The central trade‑off is between preserving access and hospital revenue at off‑campus sites for low‑volume specialty services, and maintaining site‑neutral payments and control over Medicare spending; the bill tilts toward access by restoring OPPS payment selectively, but that relief comes with budgetary cost and creates incentives for billing and organizational changes that could erode the intended scope of the exception.

The bill threads a narrow needle: it seeks to preserve hospital OPPS payment for certain off‑campus services while limiting scope via a $2 million prior‑year PFS threshold. That approach raises immediate implementation questions.

CMS must decide how to identify the ‘‘physician specialty’’ tied to a service when multiple specialties furnish similar services, how to handle multi‑specialty procedures, and whether to use calendar‑year or other accounting windows for prior‑year calculations. The statute is silent on how to allocate PFS payments for bundled services or shared billing arrangements, leaving room for disputes and the potential need for CMS subregulatory guidance.
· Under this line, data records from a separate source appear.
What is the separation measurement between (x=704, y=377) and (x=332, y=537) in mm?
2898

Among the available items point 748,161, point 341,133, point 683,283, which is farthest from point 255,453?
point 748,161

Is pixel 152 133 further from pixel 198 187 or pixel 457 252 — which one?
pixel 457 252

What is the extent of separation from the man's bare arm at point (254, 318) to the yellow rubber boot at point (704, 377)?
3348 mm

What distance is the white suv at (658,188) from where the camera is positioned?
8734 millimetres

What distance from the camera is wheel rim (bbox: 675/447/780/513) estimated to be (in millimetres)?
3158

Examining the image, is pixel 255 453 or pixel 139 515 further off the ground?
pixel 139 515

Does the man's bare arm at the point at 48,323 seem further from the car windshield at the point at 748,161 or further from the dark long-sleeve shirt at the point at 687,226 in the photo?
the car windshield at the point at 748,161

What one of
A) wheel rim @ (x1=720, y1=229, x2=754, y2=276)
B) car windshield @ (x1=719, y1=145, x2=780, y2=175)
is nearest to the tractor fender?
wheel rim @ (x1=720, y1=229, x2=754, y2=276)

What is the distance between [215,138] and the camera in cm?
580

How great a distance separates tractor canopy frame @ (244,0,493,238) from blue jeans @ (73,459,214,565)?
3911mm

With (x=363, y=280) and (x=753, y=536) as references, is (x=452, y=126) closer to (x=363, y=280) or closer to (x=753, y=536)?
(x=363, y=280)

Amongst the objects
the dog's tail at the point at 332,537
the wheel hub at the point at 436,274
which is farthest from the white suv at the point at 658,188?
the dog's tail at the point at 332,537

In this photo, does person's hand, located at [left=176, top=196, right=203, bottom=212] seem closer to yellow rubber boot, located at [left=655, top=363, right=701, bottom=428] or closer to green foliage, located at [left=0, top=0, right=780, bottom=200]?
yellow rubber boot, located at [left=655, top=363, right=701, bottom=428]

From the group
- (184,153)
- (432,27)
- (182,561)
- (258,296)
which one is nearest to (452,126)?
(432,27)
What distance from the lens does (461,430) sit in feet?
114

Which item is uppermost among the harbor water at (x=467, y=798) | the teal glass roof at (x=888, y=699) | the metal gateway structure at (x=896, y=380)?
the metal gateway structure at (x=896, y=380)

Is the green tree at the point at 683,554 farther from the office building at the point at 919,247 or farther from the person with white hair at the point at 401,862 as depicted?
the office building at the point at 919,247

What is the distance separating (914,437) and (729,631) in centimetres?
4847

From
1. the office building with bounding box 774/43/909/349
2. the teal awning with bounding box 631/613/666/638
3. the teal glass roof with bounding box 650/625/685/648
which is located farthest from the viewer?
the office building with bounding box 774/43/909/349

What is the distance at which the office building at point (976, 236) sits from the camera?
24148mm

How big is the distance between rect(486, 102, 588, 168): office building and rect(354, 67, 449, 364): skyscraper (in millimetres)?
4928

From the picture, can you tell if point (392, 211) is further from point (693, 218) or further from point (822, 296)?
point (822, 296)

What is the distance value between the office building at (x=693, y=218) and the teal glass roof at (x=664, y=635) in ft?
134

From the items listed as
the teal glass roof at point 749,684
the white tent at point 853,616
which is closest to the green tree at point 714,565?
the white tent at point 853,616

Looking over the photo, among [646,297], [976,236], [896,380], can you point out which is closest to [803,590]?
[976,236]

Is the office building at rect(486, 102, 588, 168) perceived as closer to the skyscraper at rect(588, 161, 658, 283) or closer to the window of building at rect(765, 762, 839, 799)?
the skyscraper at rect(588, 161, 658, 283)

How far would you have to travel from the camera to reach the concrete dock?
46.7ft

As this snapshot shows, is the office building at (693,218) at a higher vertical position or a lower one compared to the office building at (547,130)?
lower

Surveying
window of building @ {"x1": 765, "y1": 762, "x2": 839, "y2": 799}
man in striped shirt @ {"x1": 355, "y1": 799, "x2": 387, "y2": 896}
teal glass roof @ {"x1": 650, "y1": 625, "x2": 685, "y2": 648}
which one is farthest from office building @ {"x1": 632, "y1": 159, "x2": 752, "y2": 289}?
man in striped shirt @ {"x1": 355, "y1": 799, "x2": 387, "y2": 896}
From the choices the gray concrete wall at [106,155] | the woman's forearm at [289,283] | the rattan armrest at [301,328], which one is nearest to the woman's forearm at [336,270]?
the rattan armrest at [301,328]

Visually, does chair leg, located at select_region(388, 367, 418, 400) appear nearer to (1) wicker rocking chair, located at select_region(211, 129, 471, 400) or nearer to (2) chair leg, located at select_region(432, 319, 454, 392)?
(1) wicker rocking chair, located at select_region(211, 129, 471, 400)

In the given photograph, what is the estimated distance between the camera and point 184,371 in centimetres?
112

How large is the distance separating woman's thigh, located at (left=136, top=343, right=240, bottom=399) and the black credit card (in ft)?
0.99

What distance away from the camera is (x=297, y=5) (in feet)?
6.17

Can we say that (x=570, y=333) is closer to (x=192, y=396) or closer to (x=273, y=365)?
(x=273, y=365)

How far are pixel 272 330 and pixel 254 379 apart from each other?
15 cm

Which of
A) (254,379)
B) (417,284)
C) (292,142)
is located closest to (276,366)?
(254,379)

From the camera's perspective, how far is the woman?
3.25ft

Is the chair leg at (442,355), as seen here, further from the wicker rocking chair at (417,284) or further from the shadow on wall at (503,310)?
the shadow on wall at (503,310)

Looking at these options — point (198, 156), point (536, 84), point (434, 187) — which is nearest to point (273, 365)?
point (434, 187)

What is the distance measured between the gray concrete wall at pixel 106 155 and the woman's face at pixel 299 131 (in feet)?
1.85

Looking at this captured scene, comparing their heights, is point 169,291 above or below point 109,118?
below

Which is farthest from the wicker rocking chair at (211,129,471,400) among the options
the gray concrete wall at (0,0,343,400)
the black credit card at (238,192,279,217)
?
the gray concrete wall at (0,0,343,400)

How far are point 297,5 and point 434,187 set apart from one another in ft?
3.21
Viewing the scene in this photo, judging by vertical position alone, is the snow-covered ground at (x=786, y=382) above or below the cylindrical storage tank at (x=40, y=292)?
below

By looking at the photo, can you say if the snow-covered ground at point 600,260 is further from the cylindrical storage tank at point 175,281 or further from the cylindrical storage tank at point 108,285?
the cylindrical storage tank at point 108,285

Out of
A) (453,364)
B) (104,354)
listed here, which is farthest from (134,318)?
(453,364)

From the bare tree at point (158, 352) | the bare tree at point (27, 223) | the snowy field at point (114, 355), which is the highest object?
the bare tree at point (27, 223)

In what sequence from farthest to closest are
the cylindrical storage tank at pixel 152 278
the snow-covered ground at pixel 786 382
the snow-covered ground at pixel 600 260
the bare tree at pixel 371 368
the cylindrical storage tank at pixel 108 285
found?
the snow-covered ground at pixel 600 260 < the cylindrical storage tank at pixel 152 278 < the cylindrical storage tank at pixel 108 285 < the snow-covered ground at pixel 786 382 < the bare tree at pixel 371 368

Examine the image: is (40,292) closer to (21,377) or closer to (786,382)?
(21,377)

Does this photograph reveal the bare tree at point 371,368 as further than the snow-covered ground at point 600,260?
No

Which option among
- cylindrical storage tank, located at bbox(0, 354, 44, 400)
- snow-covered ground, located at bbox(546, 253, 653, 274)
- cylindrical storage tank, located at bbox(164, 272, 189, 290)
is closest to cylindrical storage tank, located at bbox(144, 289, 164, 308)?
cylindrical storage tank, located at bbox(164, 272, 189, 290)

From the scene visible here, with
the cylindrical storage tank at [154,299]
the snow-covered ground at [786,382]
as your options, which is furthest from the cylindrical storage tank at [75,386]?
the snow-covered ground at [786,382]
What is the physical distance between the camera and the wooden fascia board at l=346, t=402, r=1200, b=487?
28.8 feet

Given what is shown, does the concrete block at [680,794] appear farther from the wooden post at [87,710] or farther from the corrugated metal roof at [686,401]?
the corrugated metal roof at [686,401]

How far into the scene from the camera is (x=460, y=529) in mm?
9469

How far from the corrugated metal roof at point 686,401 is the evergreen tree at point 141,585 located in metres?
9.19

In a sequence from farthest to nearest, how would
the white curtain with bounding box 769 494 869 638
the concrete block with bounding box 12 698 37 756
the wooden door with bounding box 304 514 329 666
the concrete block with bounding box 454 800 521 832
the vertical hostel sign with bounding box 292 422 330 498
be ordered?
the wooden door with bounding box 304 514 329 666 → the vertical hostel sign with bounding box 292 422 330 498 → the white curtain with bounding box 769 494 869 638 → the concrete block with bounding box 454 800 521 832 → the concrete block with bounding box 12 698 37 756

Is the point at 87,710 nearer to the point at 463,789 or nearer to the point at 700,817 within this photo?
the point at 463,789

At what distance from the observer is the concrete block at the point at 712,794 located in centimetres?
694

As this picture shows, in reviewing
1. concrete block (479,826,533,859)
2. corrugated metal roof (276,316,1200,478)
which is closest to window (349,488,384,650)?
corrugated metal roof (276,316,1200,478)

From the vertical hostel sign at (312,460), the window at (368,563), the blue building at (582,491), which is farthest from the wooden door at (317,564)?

There is also a gaming risk: hospitals, physicians, or suppliers could reclassify services, shift billing patterns, or restructure provider affiliations to push services into categories that meet the $2 million test. The lag built into a prior‑year test reduces immediate manipulation but does not eliminate incentives to restructure between the measurement year and the year of service.

Finally, the bill’s effect on program spending depends on how many specialty/service combinations meet the low‑volume threshold; if many do, the cost could be meaningful, but if the threshold captures only a sliver of activity, the practical effect will be limited. Policymakers and CMS will need to balance access objectives against the risk of undermining the broader site‑neutral payment architecture.